#### [EXERCISE BRIEF]
Can you copy out the piece on end-of-life choices, starting with "Mutual friends revealed" and going on through "their own wishes.", with "seclusion" replaced by "isolation"?

#### [SELECTED PASSAGE]
Some years ago, a dear friend came down with terminal cancer. Most of us didn't even know he was sick until he was gone.
Mutual friends revealed what had happened: An elder long past retirement age, he worked until he became a burden. Then he went into seclusion and fed himself morphine until the day he drifted off.
No chemotherapy. No insurance companies. No bankruptcies. It was sad and abrupt, but also completely true to his character: Logical, contrarian, compassionate. He wanted to spare those who loved him a long, painful slide to the inevitable.
Such stories always polarize. For every person who sees the sense, there is another to insist that the sanctity of life demands as long and hard a death as necessary. We talk about our freedom to live as we please, yet balk at allowing others to die according to their own wishes.
Now a similar story is roiling waters. But this one involves criminal charges against a family member and caretaker who tried to carry out the end-of-life directives of Joe Yourshaw, 93. His daughter, Barbara Mancini, 57, stands charged with assisted suicide by the Pennsylvania Attorney General's office in connection with her father's consumption of prescribed morphine.

#### [SOURCE INFORMATION]
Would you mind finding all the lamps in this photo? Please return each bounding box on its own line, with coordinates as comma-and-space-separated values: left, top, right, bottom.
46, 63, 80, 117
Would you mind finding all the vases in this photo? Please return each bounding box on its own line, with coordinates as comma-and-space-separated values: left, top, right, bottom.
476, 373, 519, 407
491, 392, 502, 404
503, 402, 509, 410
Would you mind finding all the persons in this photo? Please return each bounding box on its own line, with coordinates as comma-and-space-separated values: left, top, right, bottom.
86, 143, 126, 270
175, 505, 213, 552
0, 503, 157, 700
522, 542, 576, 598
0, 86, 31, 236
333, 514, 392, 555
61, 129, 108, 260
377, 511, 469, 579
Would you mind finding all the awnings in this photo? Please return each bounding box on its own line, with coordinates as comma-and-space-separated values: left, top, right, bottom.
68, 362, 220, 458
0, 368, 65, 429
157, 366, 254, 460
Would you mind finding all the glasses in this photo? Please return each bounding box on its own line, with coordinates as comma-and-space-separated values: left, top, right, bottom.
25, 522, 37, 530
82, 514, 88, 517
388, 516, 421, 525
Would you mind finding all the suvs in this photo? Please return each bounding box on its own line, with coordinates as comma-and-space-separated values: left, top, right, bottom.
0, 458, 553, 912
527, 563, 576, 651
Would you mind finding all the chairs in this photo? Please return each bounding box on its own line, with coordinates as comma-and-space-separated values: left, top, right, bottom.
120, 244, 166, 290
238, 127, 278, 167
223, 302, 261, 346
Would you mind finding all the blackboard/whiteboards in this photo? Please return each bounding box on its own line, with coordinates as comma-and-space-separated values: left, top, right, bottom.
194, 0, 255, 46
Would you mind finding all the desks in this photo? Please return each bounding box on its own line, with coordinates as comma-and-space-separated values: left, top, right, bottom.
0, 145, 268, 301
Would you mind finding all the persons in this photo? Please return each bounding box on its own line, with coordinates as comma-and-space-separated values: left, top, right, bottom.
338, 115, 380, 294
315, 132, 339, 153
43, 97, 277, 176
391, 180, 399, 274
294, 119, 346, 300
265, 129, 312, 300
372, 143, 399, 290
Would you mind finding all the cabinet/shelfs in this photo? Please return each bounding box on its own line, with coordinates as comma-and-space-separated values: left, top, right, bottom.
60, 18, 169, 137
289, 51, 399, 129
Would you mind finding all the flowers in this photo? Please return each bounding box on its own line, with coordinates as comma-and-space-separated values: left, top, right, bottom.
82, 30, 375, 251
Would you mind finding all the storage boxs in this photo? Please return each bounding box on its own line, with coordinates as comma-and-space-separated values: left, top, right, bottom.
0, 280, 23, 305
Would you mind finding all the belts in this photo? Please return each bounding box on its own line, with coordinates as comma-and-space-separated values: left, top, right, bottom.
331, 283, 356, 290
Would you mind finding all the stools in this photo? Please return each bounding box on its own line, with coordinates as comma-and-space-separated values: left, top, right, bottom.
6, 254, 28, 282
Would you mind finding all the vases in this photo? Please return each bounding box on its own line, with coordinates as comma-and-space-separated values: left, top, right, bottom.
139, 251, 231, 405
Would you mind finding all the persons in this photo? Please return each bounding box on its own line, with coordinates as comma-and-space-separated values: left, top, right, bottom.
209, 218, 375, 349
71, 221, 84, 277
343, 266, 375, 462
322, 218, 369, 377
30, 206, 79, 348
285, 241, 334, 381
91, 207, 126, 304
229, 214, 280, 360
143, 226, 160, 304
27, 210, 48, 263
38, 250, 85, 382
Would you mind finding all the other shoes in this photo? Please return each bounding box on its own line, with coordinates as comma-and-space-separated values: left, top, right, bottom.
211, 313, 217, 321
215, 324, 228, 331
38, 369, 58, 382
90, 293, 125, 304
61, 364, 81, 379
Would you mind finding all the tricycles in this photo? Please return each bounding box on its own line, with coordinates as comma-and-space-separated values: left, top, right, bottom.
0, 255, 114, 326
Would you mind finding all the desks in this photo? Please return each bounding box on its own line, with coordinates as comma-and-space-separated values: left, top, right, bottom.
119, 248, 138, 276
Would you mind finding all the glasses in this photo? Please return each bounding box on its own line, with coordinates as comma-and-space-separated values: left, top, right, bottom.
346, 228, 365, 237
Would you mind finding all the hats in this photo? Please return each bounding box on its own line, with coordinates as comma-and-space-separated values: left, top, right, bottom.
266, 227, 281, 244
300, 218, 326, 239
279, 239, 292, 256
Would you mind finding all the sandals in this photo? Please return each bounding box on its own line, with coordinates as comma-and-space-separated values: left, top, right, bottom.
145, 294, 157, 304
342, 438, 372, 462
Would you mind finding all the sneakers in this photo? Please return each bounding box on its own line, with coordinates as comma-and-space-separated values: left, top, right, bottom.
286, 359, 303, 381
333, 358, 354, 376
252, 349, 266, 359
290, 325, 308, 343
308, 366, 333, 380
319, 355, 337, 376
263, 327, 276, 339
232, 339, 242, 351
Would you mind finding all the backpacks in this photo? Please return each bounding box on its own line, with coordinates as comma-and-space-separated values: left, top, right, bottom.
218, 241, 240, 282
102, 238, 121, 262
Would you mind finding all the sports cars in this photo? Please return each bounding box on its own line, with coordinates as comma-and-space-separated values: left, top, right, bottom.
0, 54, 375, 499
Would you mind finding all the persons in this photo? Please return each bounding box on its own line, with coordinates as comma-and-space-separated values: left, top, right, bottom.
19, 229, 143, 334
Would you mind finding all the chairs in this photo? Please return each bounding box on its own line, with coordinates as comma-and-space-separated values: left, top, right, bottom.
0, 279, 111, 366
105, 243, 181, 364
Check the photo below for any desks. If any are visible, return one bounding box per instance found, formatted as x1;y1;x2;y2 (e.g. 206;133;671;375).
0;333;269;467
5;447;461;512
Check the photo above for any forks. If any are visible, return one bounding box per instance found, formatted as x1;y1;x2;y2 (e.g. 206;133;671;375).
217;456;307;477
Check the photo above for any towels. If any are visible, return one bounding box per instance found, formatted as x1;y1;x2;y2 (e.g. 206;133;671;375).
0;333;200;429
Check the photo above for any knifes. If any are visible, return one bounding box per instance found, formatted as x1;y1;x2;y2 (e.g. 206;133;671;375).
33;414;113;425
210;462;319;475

#### [EXPECTED ANSWER]
Mutual friends revealed what had happened: An elder long past retirement age, he worked until he became a burden. Then he went into isolation and fed himself morphine until the day he drifted off.
No chemotherapy. No insurance companies. No bankruptcies. It was sad and abrupt, but also completely true to his character: Logical, contrarian, compassionate. He wanted to spare those who loved him a long, painful slide to the inevitable.
Such stories always polarize. For every person who sees the sense, there is another to insist that the sanctity of life demands as long and hard a death as necessary. We talk about our freedom to live as we please, yet balk at allowing others to die according to their own wishes.